→ Yapılacak İşler:
a) Mirasçıların anlaşmazlığı hakkındaki metinde "Mirasçıların kendi aralarında anlaşamaması" sözleriyle başlayan yerden "anlaşırsa ne olur?" sözlerine kadar her şeyi olduğu gibi yazın.
b) Mirasçıların anlaşmazlığı hakkındaki metinde "Mirasçıların kendi aralarında anlaşamaması halinde" diye başlayan paragrafı, ana bilgilerini koruyarak daha kısa biçimde yeniden yazın.

→ Metin Bloğu:
Mirasçı / Varislerin Anlaşamaması
- 22 Temmuz 2024
- Yayınlayan: Avukat Devrim Bozkurt
- Kategoriler: İlgi Alanları, Makale & Haberler, Medeni Hukuk, Miras Davaları, Miras Hukuku
Miras bırakan kişinin (dede, anne, baba, kardeş) vefatından sonra çoğu kez varisler / mirasçılar kendi aralarında anlaşmazlığa düşer. Miras kalan mal varlığının paylaşılması, satılarak paraya çevrilmesi ya da semerelerinin (kira, faiz gibi) toplanması ve dağıtılması gibi hususlarda çıkarları ve beklentileri farklı olan mirasçılar tam bir anlaşmaya varamaz.
Mirasçıların kendi aralarında anlaşamaması halinde ortaklığın giderilmesi (eski adıyla izalei şuyu) davaları, tereke tespit davaları gibi davalar açılmaktadır. Özellikle miras kalan ev, arsa, apartman dairesi gibi taşınmaz malların satışı ve satış bedelinin mirasçılar arasında paylaşılması suretiyle ortaklığın giderilmesi davaları tüm varislerin zarar görmesine neden olur. Dolayısı ile mirasçıların kendi aralarında anlaşması çok önemli.
Peki, tüm varisler kendi arasında anlaşırsa ne olur?
- Anlaşma halinde mirasçılar, miras kalan tüm mal varlığının (terekenin) paylaşılması için bir miras taksim sözleşmesi düzenleyebilir.

→ Sağlanan Veriler:
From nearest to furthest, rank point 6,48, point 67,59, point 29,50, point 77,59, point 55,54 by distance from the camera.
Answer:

→ Görev Yanıtları:
a)
Mirasçıların kendi aralarında anlaşamaması halinde ortaklığın giderilmesi (eski adıyla izalei şuyu) davaları, tereke tespit davaları gibi davalar açılmaktadır. Özellikle miras kalan ev, arsa, apartman dairesi gibi taşınmaz malların satışı ve satış bedelinin mirasçılar arasında paylaşılması suretiyle ortaklığın giderilmesi davaları tüm varislerin zarar görmesine neden olur. Dolayısı ile mirasçıların kendi aralarında anlaşması çok önemli.
Peki, tüm varisler kendi arasında anlaşırsa ne olur?

b) Mirasçılar anlaşamazsa ortaklığın giderilmesi (eski adıyla izalei şuyu) ve tereke tespit davaları açılır. Miras kalan ev, arsa, daire gibi taşınmazların satılıp bedelinin paylaşılmasıyla yürüyen ortaklığın giderilmesi davaları tüm varislere zarar verir. Bu yüzden mirasçıların anlaşması çok önemlidir.